[Spatial reasoning data]
>>>

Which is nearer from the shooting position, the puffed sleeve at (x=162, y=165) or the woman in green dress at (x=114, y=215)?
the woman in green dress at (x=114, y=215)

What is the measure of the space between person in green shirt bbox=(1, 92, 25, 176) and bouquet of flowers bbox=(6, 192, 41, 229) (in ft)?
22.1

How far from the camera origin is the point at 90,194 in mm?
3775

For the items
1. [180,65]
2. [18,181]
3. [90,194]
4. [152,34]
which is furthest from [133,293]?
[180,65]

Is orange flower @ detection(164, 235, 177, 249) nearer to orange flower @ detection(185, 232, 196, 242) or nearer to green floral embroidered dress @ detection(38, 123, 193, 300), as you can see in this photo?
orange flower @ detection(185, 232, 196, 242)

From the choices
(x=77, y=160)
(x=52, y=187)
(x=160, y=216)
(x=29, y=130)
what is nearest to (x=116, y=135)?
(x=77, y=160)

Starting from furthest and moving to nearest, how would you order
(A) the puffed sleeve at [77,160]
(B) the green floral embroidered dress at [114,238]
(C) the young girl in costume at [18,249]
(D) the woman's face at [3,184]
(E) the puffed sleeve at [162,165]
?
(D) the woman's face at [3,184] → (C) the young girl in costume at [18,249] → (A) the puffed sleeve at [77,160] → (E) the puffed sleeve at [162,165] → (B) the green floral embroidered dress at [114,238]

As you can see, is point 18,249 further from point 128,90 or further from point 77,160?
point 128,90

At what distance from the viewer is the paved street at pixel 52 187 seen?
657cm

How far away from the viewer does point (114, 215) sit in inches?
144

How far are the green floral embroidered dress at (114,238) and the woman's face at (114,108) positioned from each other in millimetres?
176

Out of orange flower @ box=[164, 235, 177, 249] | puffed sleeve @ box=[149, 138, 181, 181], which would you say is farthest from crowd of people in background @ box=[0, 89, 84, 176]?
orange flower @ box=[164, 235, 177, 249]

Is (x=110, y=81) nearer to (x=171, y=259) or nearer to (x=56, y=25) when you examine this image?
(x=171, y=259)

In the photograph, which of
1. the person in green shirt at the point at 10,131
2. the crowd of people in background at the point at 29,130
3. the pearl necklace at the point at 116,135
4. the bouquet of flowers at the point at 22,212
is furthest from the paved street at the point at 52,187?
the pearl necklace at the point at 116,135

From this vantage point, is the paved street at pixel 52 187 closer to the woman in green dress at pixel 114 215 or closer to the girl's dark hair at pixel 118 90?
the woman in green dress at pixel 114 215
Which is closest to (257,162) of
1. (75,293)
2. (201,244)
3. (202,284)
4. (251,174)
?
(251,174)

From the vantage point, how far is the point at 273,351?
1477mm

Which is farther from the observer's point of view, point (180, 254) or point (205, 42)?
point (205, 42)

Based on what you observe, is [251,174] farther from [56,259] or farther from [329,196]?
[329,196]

<<<

Instruction: Reproduce all of the records above verbatim, keeping every line and every character unchanged.

Solution to this exercise:
Which is nearer from the shooting position, the puffed sleeve at (x=162, y=165) or the woman in green dress at (x=114, y=215)?
the woman in green dress at (x=114, y=215)

What is the measure of the space between person in green shirt bbox=(1, 92, 25, 176) and bouquet of flowers bbox=(6, 192, 41, 229) (in ft)?
22.1

How far from the camera origin is the point at 90,194 in mm?
3775

For the items
1. [180,65]
2. [18,181]
3. [90,194]
4. [152,34]
which is furthest from [133,293]?
[180,65]

Is orange flower @ detection(164, 235, 177, 249) nearer to orange flower @ detection(185, 232, 196, 242) or nearer to green floral embroidered dress @ detection(38, 123, 193, 300), as you can see in this photo?
orange flower @ detection(185, 232, 196, 242)

From the choices
(x=77, y=160)
(x=52, y=187)
(x=160, y=216)
(x=29, y=130)
what is nearest to (x=116, y=135)?
(x=77, y=160)

Starting from furthest and moving to nearest, how would you order
(A) the puffed sleeve at [77,160]
(B) the green floral embroidered dress at [114,238]
(C) the young girl in costume at [18,249]
(D) the woman's face at [3,184]
(E) the puffed sleeve at [162,165]
?
(D) the woman's face at [3,184] → (C) the young girl in costume at [18,249] → (A) the puffed sleeve at [77,160] → (E) the puffed sleeve at [162,165] → (B) the green floral embroidered dress at [114,238]

As you can see, is point 18,249 further from point 128,90 or further from point 77,160?
point 128,90

At what distance from the viewer is the paved street at pixel 52 187 seen?
657cm

How far away from the viewer does point (114, 215) sit in inches?
144

How far are the green floral embroidered dress at (114,238) and the woman's face at (114,108) positioned from each other in millimetres?
176

Out of orange flower @ box=[164, 235, 177, 249] | puffed sleeve @ box=[149, 138, 181, 181], which would you say is farthest from crowd of people in background @ box=[0, 89, 84, 176]?
orange flower @ box=[164, 235, 177, 249]

Is (x=110, y=81) nearer to (x=171, y=259) or nearer to (x=56, y=25) when you examine this image?
(x=171, y=259)

In the photograph, which of
1. the person in green shirt at the point at 10,131
2. the crowd of people in background at the point at 29,130
3. the pearl necklace at the point at 116,135
4. the bouquet of flowers at the point at 22,212
is furthest from the paved street at the point at 52,187?
the pearl necklace at the point at 116,135

From this vantage point, is the paved street at pixel 52 187 closer to the woman in green dress at pixel 114 215 or closer to the girl's dark hair at pixel 118 90?
the woman in green dress at pixel 114 215
Which is closest to (257,162) of
1. (75,293)
2. (201,244)
3. (202,284)
4. (251,174)
?
(251,174)

From the vantage point, how far is the point at 273,351?
1477mm

Which is farther from the observer's point of view, point (180, 254) or point (205, 42)?
point (205, 42)

Based on what you observe, is [251,174] farther from [56,259] or farther from [329,196]?
[329,196]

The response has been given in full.